Shocks can lead to export restrictions, like those imposed by India this year when its wheat harvest was hit by the heat wave.

Importers have also been hammered by surging energy and transport costs and a strong US dollar, while the UNCTAD trade and development agency has warned of "betting frenzies" in commodities markets.

Fertiliser prices have surged, raising concerns for future harvests.

The last time the UN Food and Agriculture Organization's food price index was this high was in 2008, when a global food crisis drove riots and instability in countries across the world.

So what should be on the table at the Egypt climate talks?

One answer is money, particularly for smallholder farmers on the climate change and food insecurity "frontlines", said Claire McConnell of think tank E3G.

Just two percent of climate finance reaches them, she said, adding that in Africa and the Middle East alone there is a $1.7 billion funding gap for the support and technology needed.

- Strength in diversity -

Another is emissions cuts. Food production will become "impossible" in some regions, and both hunger and malnutrition will deepen if warming continues its current trajectory, the IPCC has said.

Redirecting billions of dollars of agricultural subsidies that incentivise environmental harm would also make a big difference, said Bezner Kerr.

People in richer nations could cut their meat consumption to reduce the grain needed to feed livestock, while nations everywhere could consider broadening their taste for staples beyond rice, maize, wheat and potatoes.

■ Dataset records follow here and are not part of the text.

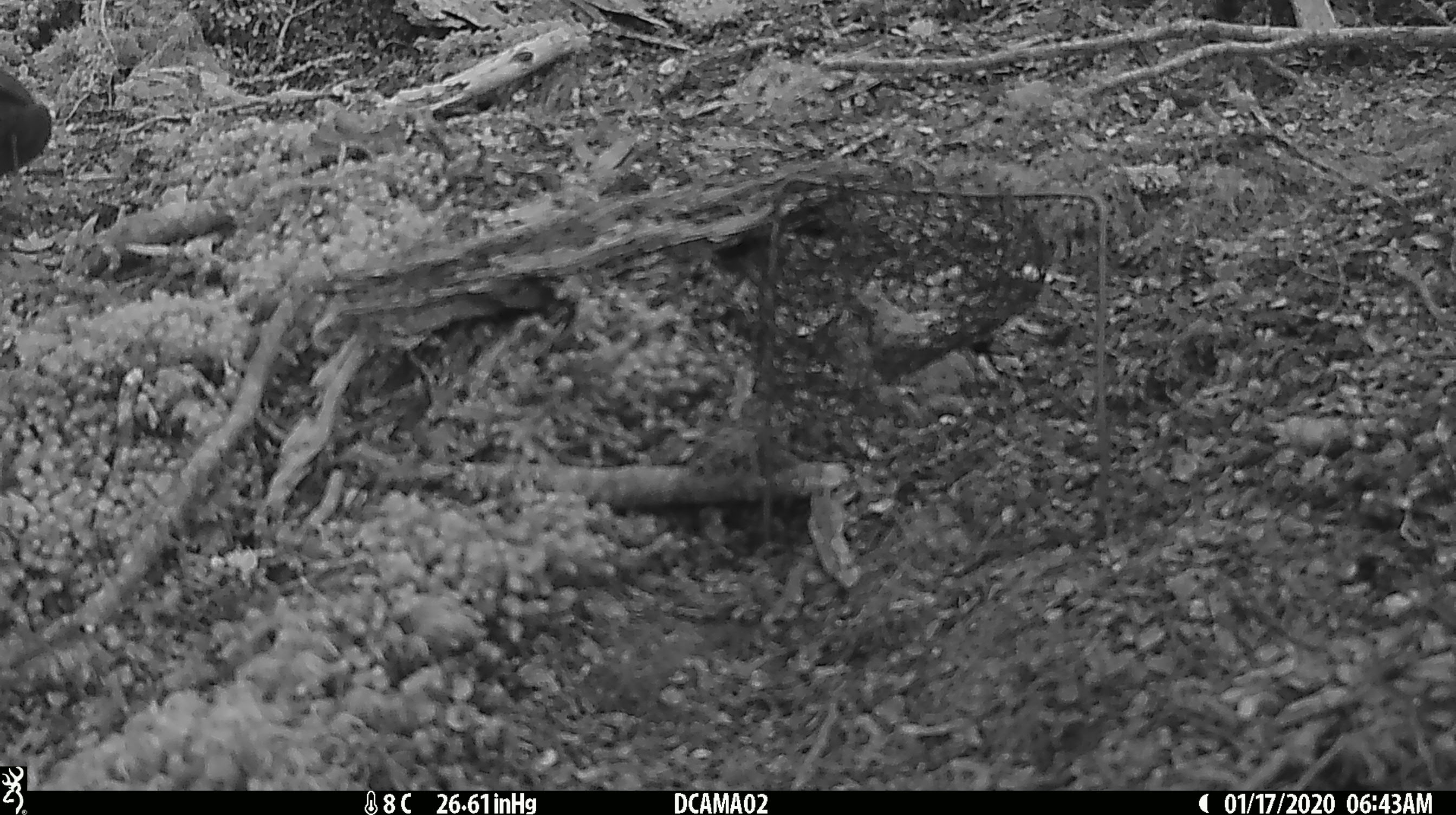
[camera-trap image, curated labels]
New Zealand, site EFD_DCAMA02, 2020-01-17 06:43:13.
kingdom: Animalia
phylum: Chordata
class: Aves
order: Passeriformes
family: Turdidae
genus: Turdus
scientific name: Turdus merula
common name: eurasian blackbird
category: blackbird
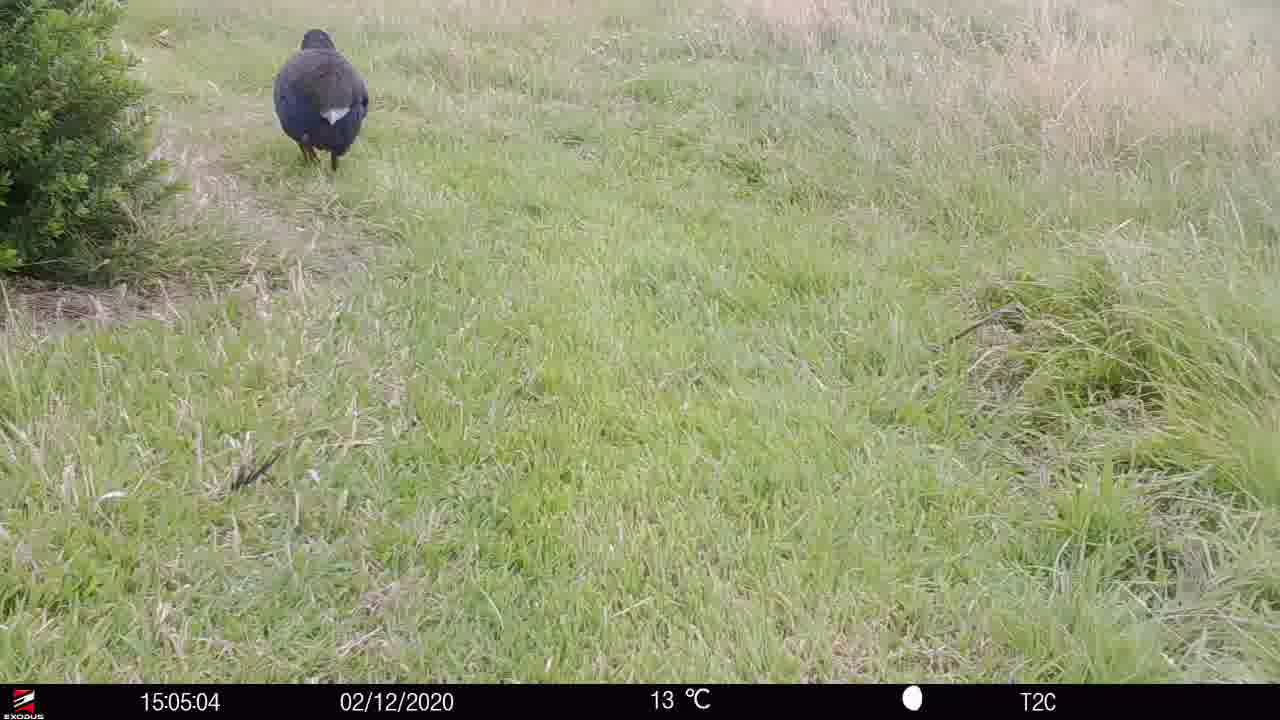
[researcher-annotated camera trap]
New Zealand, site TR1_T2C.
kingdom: Animalia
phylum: Chordata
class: Aves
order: Gruiformes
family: Rallidae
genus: Porphyrio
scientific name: Porphyrio mantelli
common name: takahe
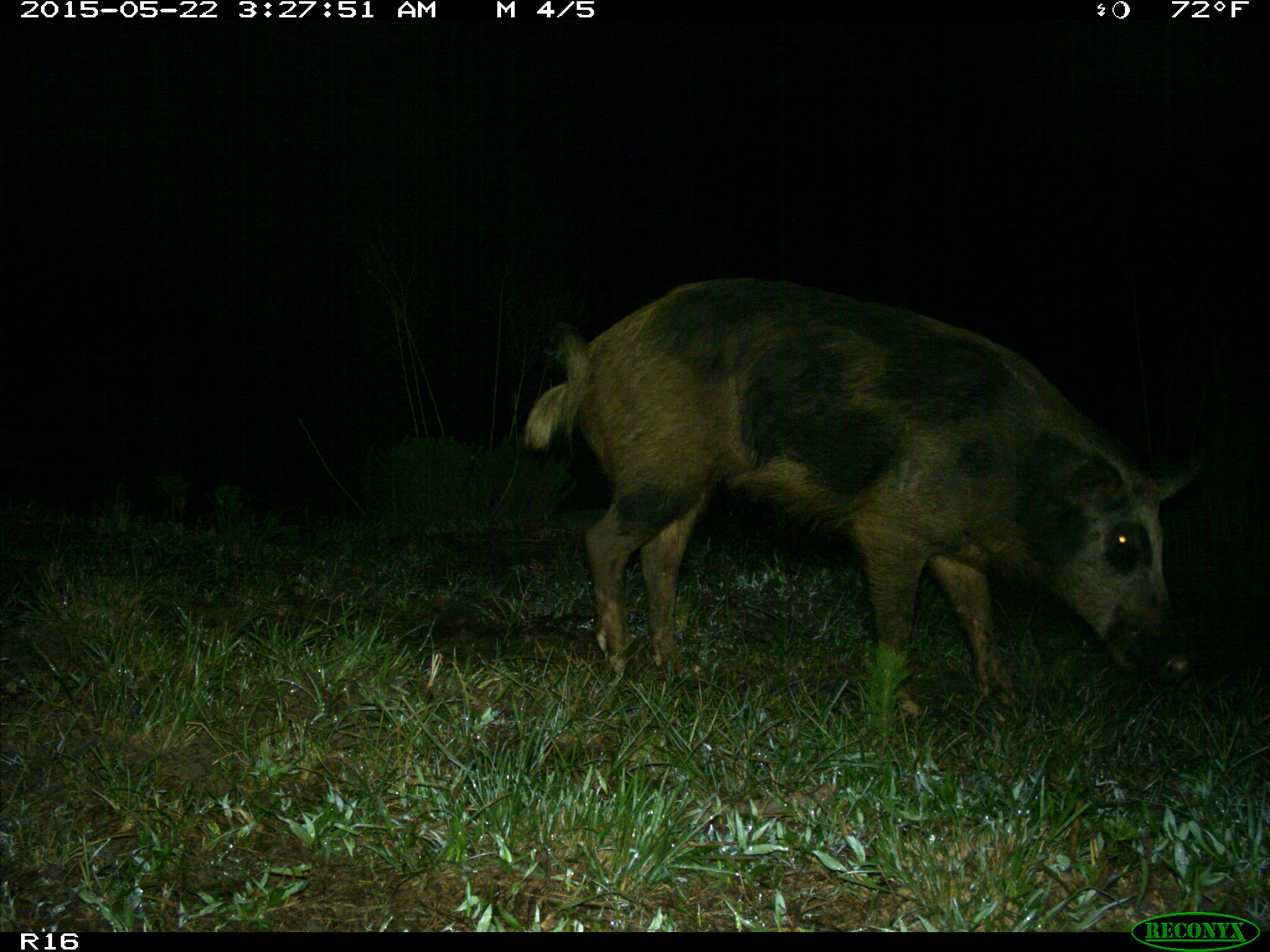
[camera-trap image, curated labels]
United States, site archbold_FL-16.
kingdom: Animalia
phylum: Chordata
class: Mammalia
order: Artiodactyla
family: Suidae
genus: Sus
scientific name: Sus scrofa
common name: wild boar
Sus scrofa (wild boar).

That may resonate in COP host Egypt, where most of the wheat for cheap state-subsidised flatbread -- a lifeline for around 70 percent of the population -- is ordinarily imported from Ukraine and Russia.

Facing surging inflation, the government has ramped up purchases from domestic farmers, and is even running a trial adding sweet potato to bread flour.

Diversifying crops and using more drought- or flood-resilient strains could also help farmers improve soils and spread risk.

But such solutions have limits.

Pakistan's floods tore over fields, ripping plants up by the root, said Nabeel Munir, the country's ambassador to Seoul and chair of the largest negotiating bloc of developing nations at the climate talks.

"How can you produce a crop that, even after being blown away and submerged in water for a few days, is still resistant?" he said.